RS on the bottle??
ok i have a few questions, how safe would a small (55-65) shot ot a wet (zex) nitrous kit be on my car with the given mods in my sig?
i know i would have to buy 1 or 2 step colder plugs and do some stuff with the fuel, injectors possibly, please elaborate for me.......
also my engine has 187k
does that pose any problems? should i get a compression check first? car does run good though
i did search and didnt come up with too much comcerning amount of miles etc.. also i know you all hate this but.....what should expect to run with this set-up?
thanks a lot,
Brad
i know i would have to buy 1 or 2 step colder plugs and do some stuff with the fuel, injectors possibly, please elaborate for me.......
also my engine has 187k
does that pose any problems? should i get a compression check first? car does run good thoughi did search and didnt come up with too much comcerning amount of miles etc.. also i know you all hate this but.....what should expect to run with this set-up?
thanks a lot,
Brad
From what I know about nitrous and im using the zex dry shot.....I wouldnt run a wet shot until you get forged pistons and rods and I think the crankshaft. just run a 55-75 of dry.

**Short task 1:** Arrange the entries from the line containing "At what distance from the black" through the end of the entries as a two-column CSV with the columns entry_text and answer, one row per entry. Put each value in a single quoted field and turn any line breaks into spaces.

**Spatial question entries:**
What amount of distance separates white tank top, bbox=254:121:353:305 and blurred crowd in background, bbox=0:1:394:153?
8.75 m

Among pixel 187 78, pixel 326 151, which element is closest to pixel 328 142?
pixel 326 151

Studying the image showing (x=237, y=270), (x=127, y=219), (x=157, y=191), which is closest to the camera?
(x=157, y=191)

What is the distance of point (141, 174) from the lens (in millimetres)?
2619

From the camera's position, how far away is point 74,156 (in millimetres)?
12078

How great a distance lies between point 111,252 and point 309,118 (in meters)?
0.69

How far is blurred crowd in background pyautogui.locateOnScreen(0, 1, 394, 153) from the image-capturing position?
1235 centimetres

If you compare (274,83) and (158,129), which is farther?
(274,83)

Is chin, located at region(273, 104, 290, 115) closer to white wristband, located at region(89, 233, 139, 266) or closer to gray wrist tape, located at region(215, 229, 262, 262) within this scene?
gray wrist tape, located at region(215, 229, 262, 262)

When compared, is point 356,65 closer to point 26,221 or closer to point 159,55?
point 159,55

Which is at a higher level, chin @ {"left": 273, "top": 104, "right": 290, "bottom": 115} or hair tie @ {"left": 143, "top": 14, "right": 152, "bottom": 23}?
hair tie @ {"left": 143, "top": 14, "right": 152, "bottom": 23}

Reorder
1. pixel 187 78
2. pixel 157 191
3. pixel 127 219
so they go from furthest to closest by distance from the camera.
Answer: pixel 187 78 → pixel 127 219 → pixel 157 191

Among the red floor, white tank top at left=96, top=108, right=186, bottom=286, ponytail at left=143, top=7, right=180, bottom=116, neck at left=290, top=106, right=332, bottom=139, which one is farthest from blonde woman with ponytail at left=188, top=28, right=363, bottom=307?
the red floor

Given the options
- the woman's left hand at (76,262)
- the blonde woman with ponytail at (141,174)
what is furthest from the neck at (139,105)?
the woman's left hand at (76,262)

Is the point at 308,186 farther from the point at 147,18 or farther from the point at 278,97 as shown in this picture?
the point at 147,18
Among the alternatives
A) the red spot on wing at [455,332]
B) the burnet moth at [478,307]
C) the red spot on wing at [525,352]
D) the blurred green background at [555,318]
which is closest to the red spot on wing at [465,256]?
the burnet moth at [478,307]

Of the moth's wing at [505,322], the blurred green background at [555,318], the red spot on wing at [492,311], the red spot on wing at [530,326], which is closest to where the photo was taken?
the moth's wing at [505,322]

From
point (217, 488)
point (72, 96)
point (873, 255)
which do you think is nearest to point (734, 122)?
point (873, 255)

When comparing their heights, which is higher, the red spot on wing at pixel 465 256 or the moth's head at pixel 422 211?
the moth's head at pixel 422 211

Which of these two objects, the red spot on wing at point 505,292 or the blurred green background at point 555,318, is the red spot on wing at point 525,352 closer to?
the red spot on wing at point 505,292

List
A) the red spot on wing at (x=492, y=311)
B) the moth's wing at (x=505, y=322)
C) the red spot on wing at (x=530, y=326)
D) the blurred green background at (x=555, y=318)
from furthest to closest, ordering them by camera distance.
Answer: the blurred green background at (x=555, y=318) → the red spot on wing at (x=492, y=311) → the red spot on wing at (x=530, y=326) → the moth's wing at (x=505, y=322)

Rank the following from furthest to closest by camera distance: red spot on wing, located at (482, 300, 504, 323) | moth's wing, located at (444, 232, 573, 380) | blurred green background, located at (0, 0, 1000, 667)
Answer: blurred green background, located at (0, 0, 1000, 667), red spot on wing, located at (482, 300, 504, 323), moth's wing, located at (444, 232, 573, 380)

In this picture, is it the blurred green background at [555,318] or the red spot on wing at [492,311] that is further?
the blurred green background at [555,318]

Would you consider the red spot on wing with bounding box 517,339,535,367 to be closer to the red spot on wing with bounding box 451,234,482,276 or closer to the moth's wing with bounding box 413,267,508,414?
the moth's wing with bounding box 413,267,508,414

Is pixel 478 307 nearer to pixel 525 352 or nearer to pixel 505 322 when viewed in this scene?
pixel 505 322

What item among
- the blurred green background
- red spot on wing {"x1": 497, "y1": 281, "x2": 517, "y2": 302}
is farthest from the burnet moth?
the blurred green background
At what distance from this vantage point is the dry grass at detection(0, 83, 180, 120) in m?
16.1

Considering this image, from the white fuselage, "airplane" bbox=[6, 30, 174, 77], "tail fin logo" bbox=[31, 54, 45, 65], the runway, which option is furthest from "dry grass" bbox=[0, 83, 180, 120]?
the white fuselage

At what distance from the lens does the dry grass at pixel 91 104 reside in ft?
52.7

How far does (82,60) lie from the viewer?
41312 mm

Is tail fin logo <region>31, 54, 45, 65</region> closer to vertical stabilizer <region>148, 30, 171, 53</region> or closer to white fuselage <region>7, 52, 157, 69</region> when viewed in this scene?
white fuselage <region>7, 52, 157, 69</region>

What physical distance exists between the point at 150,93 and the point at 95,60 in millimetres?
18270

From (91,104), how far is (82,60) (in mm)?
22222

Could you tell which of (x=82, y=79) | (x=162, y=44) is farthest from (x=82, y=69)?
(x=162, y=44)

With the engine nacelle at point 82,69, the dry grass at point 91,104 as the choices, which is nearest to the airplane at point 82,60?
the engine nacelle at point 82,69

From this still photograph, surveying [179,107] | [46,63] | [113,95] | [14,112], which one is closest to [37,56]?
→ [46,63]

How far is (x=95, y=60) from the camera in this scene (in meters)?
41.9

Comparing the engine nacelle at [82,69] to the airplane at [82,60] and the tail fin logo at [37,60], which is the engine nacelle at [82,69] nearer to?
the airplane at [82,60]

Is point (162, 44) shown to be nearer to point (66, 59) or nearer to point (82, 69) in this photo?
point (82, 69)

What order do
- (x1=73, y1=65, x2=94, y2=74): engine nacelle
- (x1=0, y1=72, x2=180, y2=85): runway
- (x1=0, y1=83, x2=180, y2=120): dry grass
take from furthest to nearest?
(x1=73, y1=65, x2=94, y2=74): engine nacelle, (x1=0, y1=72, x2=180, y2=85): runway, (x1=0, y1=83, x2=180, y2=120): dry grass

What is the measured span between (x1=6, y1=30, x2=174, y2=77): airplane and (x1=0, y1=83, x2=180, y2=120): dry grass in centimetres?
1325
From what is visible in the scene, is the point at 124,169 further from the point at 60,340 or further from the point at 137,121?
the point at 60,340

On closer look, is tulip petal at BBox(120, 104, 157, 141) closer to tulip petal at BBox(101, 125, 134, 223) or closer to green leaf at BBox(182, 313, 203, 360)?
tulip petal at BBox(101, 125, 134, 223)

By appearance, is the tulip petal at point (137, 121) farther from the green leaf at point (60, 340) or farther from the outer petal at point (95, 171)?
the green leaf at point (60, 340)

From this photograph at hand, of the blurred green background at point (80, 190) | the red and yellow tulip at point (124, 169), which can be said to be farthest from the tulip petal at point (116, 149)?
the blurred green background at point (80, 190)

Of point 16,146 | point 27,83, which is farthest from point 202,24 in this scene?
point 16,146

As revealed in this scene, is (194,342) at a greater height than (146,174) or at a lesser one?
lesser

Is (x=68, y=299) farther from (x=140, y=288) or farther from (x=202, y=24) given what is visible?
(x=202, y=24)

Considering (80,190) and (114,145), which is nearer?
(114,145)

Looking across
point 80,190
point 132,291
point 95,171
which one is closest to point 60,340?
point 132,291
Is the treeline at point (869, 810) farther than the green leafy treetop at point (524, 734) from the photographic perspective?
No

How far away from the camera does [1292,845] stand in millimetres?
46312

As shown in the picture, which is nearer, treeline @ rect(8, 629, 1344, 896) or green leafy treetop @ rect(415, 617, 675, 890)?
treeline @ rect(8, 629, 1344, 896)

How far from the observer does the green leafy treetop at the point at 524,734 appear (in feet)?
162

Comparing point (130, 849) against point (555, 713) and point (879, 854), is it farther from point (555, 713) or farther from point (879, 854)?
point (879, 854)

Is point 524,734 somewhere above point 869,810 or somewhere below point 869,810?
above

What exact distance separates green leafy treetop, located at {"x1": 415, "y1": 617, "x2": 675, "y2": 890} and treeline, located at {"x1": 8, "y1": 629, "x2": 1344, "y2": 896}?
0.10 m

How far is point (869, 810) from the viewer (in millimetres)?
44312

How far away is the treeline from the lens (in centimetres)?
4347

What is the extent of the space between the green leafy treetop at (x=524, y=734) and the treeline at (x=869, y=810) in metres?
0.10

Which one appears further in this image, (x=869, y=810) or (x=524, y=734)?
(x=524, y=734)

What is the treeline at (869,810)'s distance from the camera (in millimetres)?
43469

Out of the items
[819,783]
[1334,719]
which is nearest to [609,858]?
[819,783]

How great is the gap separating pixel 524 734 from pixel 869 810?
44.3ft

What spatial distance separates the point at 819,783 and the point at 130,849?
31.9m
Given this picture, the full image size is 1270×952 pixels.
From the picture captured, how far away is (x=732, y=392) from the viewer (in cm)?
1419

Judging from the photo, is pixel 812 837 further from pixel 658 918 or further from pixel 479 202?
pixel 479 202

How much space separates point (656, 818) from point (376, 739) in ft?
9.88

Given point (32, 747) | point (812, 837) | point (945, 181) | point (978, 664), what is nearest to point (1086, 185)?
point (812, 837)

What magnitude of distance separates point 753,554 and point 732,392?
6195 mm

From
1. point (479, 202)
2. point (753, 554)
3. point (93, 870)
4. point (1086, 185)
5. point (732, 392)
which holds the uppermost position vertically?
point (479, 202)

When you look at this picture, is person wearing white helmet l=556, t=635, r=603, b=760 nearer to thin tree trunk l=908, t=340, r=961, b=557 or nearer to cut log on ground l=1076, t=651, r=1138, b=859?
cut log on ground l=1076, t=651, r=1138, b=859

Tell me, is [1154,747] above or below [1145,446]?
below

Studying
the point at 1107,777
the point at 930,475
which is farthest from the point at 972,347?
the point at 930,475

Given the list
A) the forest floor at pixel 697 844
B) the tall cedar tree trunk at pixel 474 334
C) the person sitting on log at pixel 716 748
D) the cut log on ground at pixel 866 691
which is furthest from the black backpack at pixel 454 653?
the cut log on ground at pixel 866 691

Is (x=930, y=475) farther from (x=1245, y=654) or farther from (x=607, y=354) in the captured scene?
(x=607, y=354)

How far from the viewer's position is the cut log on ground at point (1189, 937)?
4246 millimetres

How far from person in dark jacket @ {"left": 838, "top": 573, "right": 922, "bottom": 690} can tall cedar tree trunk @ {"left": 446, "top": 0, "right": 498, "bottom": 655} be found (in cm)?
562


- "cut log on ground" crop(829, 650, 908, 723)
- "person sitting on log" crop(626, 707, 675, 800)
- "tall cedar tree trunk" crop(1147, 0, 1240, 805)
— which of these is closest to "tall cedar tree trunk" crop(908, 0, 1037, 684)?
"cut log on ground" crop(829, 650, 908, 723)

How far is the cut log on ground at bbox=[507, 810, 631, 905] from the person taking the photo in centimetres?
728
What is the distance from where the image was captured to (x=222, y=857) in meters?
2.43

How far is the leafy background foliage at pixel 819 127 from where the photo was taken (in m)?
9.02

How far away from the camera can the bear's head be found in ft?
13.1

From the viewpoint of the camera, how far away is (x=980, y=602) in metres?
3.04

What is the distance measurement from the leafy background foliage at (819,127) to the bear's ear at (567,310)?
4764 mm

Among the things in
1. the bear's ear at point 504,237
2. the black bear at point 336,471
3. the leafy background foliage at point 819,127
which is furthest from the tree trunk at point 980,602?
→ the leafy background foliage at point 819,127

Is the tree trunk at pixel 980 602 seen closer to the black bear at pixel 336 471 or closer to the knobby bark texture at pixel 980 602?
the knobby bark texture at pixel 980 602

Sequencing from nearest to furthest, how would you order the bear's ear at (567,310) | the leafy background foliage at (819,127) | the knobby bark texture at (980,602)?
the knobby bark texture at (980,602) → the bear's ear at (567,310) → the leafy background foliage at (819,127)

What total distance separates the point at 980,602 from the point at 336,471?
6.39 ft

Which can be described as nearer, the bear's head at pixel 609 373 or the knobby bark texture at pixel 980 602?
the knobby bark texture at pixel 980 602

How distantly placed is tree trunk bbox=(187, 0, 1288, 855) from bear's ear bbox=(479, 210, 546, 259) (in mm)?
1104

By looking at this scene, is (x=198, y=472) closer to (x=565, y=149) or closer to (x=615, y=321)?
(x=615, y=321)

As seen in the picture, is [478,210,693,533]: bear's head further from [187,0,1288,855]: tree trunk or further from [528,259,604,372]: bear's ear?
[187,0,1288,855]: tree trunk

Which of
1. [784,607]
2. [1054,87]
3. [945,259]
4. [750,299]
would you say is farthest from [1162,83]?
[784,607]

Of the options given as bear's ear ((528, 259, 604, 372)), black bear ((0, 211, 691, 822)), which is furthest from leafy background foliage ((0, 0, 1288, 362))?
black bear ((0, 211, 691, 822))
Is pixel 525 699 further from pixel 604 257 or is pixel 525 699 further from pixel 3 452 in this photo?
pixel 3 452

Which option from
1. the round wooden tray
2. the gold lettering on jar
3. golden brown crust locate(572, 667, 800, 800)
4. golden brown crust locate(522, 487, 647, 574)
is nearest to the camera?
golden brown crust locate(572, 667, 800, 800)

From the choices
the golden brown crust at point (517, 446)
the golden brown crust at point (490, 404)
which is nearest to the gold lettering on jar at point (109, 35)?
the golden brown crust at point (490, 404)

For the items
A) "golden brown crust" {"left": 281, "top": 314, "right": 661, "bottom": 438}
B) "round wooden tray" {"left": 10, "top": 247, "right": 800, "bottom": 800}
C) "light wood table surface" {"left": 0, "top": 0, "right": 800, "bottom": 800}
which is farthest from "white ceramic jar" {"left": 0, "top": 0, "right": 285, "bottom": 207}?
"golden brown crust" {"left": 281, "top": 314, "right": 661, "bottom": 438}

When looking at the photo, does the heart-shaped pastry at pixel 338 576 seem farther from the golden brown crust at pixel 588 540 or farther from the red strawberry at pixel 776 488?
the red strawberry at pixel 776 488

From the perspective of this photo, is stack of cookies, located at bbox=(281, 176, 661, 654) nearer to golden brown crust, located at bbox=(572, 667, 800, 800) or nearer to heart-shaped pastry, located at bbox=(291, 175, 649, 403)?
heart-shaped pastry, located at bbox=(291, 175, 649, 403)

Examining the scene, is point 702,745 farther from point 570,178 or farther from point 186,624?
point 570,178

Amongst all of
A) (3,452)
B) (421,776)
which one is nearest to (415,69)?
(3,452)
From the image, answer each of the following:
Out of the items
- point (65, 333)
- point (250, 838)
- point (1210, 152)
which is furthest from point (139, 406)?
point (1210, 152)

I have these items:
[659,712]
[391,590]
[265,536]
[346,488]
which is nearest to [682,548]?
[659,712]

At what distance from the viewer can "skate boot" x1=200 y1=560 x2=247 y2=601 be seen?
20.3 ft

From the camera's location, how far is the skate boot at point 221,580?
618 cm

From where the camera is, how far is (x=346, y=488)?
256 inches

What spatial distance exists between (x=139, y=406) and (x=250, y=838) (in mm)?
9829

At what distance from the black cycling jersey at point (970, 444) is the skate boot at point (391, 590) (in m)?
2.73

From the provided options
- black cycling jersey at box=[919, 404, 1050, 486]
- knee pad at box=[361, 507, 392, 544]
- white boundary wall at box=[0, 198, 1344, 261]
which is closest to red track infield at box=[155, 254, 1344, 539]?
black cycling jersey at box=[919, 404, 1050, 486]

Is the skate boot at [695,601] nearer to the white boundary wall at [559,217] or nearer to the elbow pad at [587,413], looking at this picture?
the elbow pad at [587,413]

**Short task 2:** Reproduce the part of the forum post that opens with the words containing "RS on the bottle??" and closes with "mods in my sig?".

**Task solution 1:**
entry_text,answer
"At what distance from the black cycling jersey at point (970, 444) is the skate boot at point (391, 590) (in m)?","2.73"
"From the provided options - black cycling jersey at box=[919, 404, 1050, 486] - knee pad at box=[361, 507, 392, 544] - white boundary wall at box=[0, 198, 1344, 261] which is closest to red track infield at box=[155, 254, 1344, 539]?","black cycling jersey at box=[919, 404, 1050, 486]"
"Is the skate boot at [695,601] nearer to the white boundary wall at [559,217] or nearer to the elbow pad at [587,413], looking at this picture?","the elbow pad at [587,413]"

**Task solution 2:**
RS on the bottle??
ok i have a few questions, how safe would a small (55-65) shot ot a wet (zex) nitrous kit be on my car with the given mods in my sig?